◆ Obiettivo: Ricopia dall'estratto sull'India, senza alcuna modifica, tutto il passo che va da "In India nessuno" fino a "al disonore causato.".

◆ Estratto:
In India nessuno è mai solo, piccoli accrocchi di famiglie molto vaste, oppure gruppi di giovani, uomini tra di loro e donne insieme di varie generazioni differenti, nonne, mamme, nipoti. Tutto ha un sapore che sa molto di primordiale, è ancora molto forte la tradizione dei matrimoni combinati, della donna che ha pochissima libertà di scelta se non nulla, nelle famiglie povere la fanciulla deve assolutamente arrivare vergine al matrimonio, pena il ripudio e il risarcimento danni di una cifra sproposita alla famiglia del marito, pari a tre volte quella della dote della sposa. Una somma tale di denaro da mandare in totale fallimento intere generazioni, oltre al disonore causato.

◆ Dati forniti:

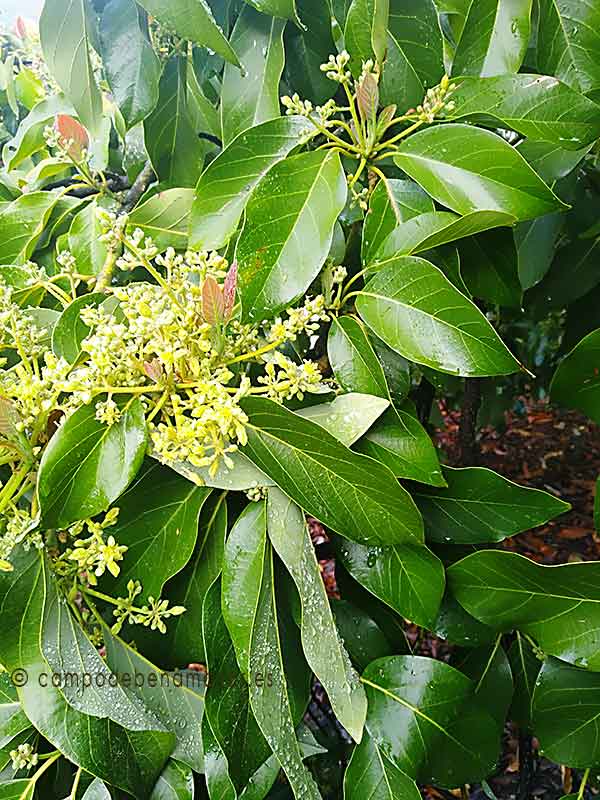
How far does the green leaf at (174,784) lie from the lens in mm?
731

◆ Risultato corretto:
In India nessuno è mai solo, piccoli accrocchi di famiglie molto vaste, oppure gruppi di giovani, uomini tra di loro e donne insieme di varie generazioni differenti, nonne, mamme, nipoti. Tutto ha un sapore che sa molto di primordiale, è ancora molto forte la tradizione dei matrimoni combinati, della donna che ha pochissima libertà di scelta se non nulla, nelle famiglie povere la fanciulla deve assolutamente arrivare vergine al matrimonio, pena il ripudio e il risarcimento danni di una cifra sproposita alla famiglia del marito, pari a tre volte quella della dote della sposa. Una somma tale di denaro da mandare in totale fallimento intere generazioni, oltre al disonore causato.